Minimising Willmore Energy via Neural Flow

Abstract

The neural Willmore flow of a closed oriented $2$-surface in $\mathbb{R}^3$ is introduced as a natural evolution process to minimise the Willmore energy, which is the squared $L^2$-norm of mean curvature. Neural architectures are used to model maps from topological $2d$ domains to $3d$ Euclidean space, where the learning process minimises a PINN-style loss for the Willmore energy as a functional on the embedding. Training reproduces the expected round sphere for genus $0$ surfaces, and the Clifford torus for genus $1$ surfaces, respectively.
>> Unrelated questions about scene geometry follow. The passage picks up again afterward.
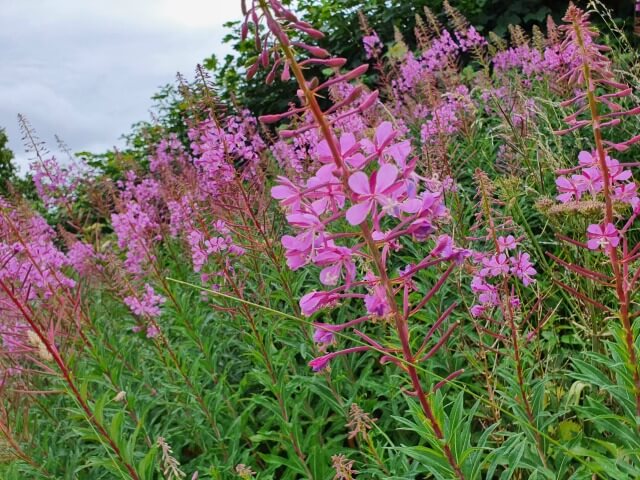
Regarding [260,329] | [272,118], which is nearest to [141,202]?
[260,329]

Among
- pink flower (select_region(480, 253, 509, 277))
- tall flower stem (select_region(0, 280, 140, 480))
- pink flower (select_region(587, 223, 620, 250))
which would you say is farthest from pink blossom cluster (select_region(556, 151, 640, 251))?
tall flower stem (select_region(0, 280, 140, 480))

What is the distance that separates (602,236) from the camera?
1788mm

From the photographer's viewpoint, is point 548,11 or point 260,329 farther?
point 548,11

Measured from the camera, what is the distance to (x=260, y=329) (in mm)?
3764

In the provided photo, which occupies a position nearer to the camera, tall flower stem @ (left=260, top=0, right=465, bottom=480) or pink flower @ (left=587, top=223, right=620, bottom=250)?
tall flower stem @ (left=260, top=0, right=465, bottom=480)

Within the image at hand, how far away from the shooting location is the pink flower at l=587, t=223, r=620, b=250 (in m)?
1.76

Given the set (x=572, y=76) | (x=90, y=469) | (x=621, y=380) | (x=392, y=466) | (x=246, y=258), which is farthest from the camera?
(x=246, y=258)

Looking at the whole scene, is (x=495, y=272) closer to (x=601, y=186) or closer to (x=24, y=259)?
(x=601, y=186)

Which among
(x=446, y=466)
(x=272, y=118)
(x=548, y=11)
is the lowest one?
(x=446, y=466)

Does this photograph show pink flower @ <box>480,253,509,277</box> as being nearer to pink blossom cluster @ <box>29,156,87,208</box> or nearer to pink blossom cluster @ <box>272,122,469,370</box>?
pink blossom cluster @ <box>272,122,469,370</box>

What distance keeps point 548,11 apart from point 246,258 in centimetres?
→ 875

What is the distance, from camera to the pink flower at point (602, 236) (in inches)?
69.4

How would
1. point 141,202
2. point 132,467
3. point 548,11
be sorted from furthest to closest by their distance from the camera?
point 548,11, point 141,202, point 132,467

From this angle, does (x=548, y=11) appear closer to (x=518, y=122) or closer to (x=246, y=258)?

Furthermore, the experiment in the genus $2$ case provides a novel approach to search for minimal Willmore surfaces in this open problem.

Figures (9)

• Figure 1.1: The final trained embedded surfaces for each considered genus $\{0, 1, 2\}$, from the neural Willmore flow learning.
• Figure 4.1: Training losses for the genus 0 setup. Willmore loss reaches the expected theoretical minimum for the round sphere; regularity loss stays exceptionally low throughout (far lower order of magnitude) affirming a smooth consistent surface.
• Figure 4.2: Visualisation of the embedding evolution over training for the genus 0 setup. The fundamental domain is shown in (a) where the $(u,v)$ coordinates denote the architecture input (after conversion to spherical harmonics), then (b)-(f) are embedding outputs of the model at various epochs through training, using point colours matching the fundamental domain input, with values of the Willmore energy $\widehat{\mathcal{W}}$.
• Figure 4.3: Training losses for the genus 1 setup. Willmore loss reaches the expected theoretical minimum for the Clifford torus from the $\tau = 0.1i$ start point; regularity loss stays at exactly 0 throughout (below the ReLU-gated thresholds) affirming a smooth consistent surface.
• Figure 4.4: Visualisation of the embedding evolution over training for the genus 1 setup. The fundamental domain is shown in (a) where the $(u,v)$ coordinates denote the architecture input (after conversion to Fourier modes), then (b)-(f) are embedding outputs of the model at various epochs through training from $\tau = 0.1i$, using point colours matching the fundamental domain input, with values of the Willmore energy $\widehat{\mathcal{W}}$.